人物概要
林田敦は、野村総合研究所(NRI)のグループ会社である NRIデジタル のビジネスデザイナーとして、企業の新規事業創出やイノベーション推進のアドバイザリーを担うイントラプレナーである。野村ホールディングスへの出向でグループ全体のイノベーションマネジメントを経験し、イノベーション戦略子会社N-VillageのCTOも歴任。技術とビジネスの両面からイノベーションを推進する実践者として活動している。
経歴
神戸電子専門学校を経て、神戸情報大学院大学で 情報システム修士 を取得(2012年)。同年、野村総合研究所にSE/PMとして入社した。

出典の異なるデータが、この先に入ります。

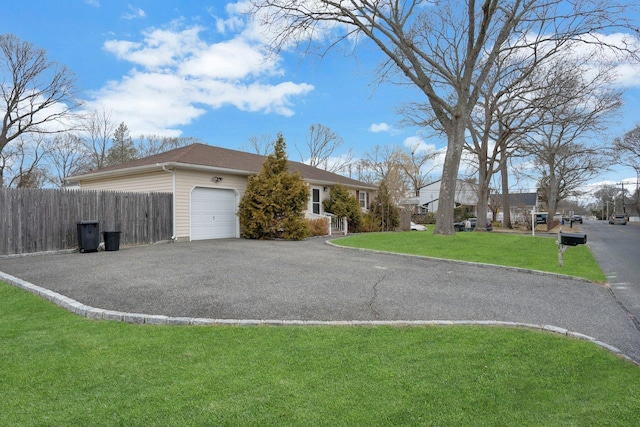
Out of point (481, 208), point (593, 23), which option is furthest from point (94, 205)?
point (481, 208)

2015年にサンフランシスコの btrax で研修を受け、デザイン思考やイノベーション手法を修得。2016年に野村ホールディングスへ出向し、 グループ全体のイノベーションマネジメント に携わった。2017年にはイノベーション戦略子会社 N-Village に移り、CTOとして新規事業のプロダクトオーナー/プロジェクトマネージャーを担当した。
2019年からNRIデジタルに移り、ビジネスデザイナーとして 企業への新規事業提案や社内新規事業のアドバイザリー に従事している。
主な実績
特筆すべき活動として、約7年間にわたる 「NRIハッカソン」 の運営がある。「エンジニアにスポットライトを当てつつ、外部との共同開発を可能にする」というコンセプトで立ち上げられたこのイベントを、参加者として 2年連続最優秀賞 を受賞しながら、同時に運営側としても推進してきた。
野村HD・N-Village・NRIデジタルと3つの異なる組織を横断してきた経験は、 グループ内のイノベーション推進における組織間連携 のノウハウとして蓄積されている。SE/PMの技術力を基盤に、ビジネスデザインの領域へとキャリアを拡張した点が特徴的である。
思想とアプローチ
林田のアプローチの核心は、 技術起点のビジネスデザイン にある。エンジニアとしてのバックグラウンドを持ちながら、btraxでの研修や野村HDでのイノベーションマネジメント経験を通じて、技術をビジネス価値に翻訳する能力を磨いてきた。
大企業グループ内の 複数組織を渡り歩く ことで得た多角的な視座は、新規事業の提案において「技術的に実現可能か」「事業として成立するか」「組織として推進できるか」の3つの視点を同時に判断する力となっている。